_Source document_
###

**HCF and LCM Aptitude Question and Answer – Formulas & Tricks**

**HCF(Highest Common Factor) Methods**

Highest Common Factor (HCF) or Greatest Common Divisor(GCD) or Greatest Common Measure (GCM) of two or more numbers is the greatest number which divides each of them exactly.

**Division Method**: This method uses successive division to find the HCF. To find the HCF of two numbers N1 and N2, the smaller of the two, Say N1, divides N2. The remainder R1 then divides N1 followed by the remainder R2 dividing R1, and so on till a remainder of 0 is reached. The last divisor is HCF.**Prime Factorization Method:**Express each one of the given numbers as a product of prime numbers. The product of the least powers of common prime factor gives HCF.**Fractions Method:**HCF for Fractions = (HCF of Numerators / LCM of Denominators)

**HCF Tricks**

- Find HCF of 12 and 16, Find
**the difference b/w 12 and 16**.**The difference is 4**. Now, check whether the**numbers are divisible by the difference**. 12 and 16 are divisible by 4. Hence The**HCF is 4** - Find HCF of 18 and 22, Find the difference between 18 and 22. The difference is 4. Now, check whether the numbers are divisible by the difference. Both 18 and 22 are not divisible y 4. So take the factors of the difference. The factor of 4 are 2*2*1. Then, Check the number are divisible by factors. 18 and 22 are divisible by factor 2. Hence the HCF is 2.
- Find HCF of 10, 14 and 34, Find the difference between 10 and 14. The difference is 4. Now find the difference between 14 and 34. The difference is 20. Now find the difference between 10 and 34. The difference is 24. Out of 4, 20 and 24, 4 is the least difference. So, we take the number 4 and check whether the numbers are divisible. 10, 14 and 34 are not divisible by 4. So take the factors of the difference. The factors of 4 are 2*2*1. Now, check whether the numbers are divisible by the factors. 10, 14 and 34 are divisible by factor 2. Hence the HCF is 2.
- Find HCF of 15, 25 and 35. Find the difference between 15, 25, and 35. The least difference is 10. But 10 is not divisible by 15, 25, and 35. So, we take the factor of the difference. The factor of 10 are 5*2*1. Now, check whether the number are divisible by the factors. 15, 25 and 35 are divisible by 5.

###

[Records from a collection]
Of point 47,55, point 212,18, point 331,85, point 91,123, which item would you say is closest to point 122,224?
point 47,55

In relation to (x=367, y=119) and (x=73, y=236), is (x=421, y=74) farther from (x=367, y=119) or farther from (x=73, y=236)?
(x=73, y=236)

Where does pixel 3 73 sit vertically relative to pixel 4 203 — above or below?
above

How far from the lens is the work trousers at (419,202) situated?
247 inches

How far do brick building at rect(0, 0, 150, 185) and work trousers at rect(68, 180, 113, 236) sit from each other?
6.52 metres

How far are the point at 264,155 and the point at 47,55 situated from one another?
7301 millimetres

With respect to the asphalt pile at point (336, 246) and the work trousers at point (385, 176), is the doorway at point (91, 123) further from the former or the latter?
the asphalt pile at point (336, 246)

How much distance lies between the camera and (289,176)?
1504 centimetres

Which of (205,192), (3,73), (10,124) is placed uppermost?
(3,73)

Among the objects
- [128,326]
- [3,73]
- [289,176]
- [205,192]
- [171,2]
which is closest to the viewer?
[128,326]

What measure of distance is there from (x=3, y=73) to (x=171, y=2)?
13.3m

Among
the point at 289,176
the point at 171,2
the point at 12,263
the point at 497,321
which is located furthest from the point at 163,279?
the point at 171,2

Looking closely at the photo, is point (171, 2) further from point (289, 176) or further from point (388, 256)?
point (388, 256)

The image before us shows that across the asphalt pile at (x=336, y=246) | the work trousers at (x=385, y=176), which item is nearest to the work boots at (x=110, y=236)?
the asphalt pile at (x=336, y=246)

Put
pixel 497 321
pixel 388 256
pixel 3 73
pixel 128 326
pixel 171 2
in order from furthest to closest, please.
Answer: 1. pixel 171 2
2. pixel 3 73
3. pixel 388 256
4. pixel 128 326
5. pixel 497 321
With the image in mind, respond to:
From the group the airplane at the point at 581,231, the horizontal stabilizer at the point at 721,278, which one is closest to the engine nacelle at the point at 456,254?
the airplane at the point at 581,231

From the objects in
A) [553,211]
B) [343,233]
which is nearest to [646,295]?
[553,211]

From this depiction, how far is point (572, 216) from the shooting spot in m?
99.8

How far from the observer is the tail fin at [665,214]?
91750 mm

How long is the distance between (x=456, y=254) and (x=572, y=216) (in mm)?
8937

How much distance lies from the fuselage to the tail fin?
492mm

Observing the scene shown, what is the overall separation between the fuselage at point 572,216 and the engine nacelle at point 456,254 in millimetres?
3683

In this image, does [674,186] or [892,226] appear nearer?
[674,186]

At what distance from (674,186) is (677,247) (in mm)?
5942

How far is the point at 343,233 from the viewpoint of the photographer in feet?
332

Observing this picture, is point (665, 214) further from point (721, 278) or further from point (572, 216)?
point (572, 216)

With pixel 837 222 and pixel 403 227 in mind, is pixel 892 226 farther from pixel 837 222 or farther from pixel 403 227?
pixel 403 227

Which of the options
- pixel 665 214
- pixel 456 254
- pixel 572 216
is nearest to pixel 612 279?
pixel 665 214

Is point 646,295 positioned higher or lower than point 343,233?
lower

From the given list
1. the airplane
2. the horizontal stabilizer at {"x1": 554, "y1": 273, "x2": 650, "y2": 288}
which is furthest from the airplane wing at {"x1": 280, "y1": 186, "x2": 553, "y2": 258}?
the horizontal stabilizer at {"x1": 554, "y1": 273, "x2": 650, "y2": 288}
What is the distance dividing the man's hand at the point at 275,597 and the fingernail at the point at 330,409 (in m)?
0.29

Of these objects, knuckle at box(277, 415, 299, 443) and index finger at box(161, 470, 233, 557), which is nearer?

###

_The tasks_
A) State whether each statement below agrees with the HCF text. Answer yes or no for each and quote the words from the text that decide it. (i) In the division method, the last divisor is the HCF. (ii) The HCF of fractions equals the LCM of the numerators divided by the HCF of the denominators. (iii) In the example with 10, 14 and 34, the least of the differences is 4.
B) Write out the part of the HCF text that starts with "- Find HCF of 10, 14" and goes on through "divisible by 5.".

_Expected answers_
A)
(i) Yes: "The last divisor is HCF."
(ii) No: "HCF for Fractions = (HCF of Numerators / LCM of Denominators)"
(iii) Yes: "Out of 4, 20 and 24, 4 is the least difference."

B)
- Find HCF of 10, 14 and 34, Find the difference between 10 and 14. The difference is 4. Now find the difference between 14 and 34. The difference is 20. Now find the difference between 10 and 34. The difference is 24. Out of 4, 20 and 24, 4 is the least difference. So, we take the number 4 and check whether the numbers are divisible. 10, 14 and 34 are not divisible by 4. So take the factors of the difference. The factors of 4 are 2*2*1. Now, check whether the numbers are divisible by the factors. 10, 14 and 34 are divisible by factor 2. Hence the HCF is 2.
- Find HCF of 15, 25 and 35. Find the difference between 15, 25, and 35. The least difference is 10. But 10 is not divisible by 15, 25, and 35. So, we take the factor of the difference. The factor of 10 are 5*2*1. Now, check whether the number are divisible by the factors. 15, 25 and 35 are divisible by 5.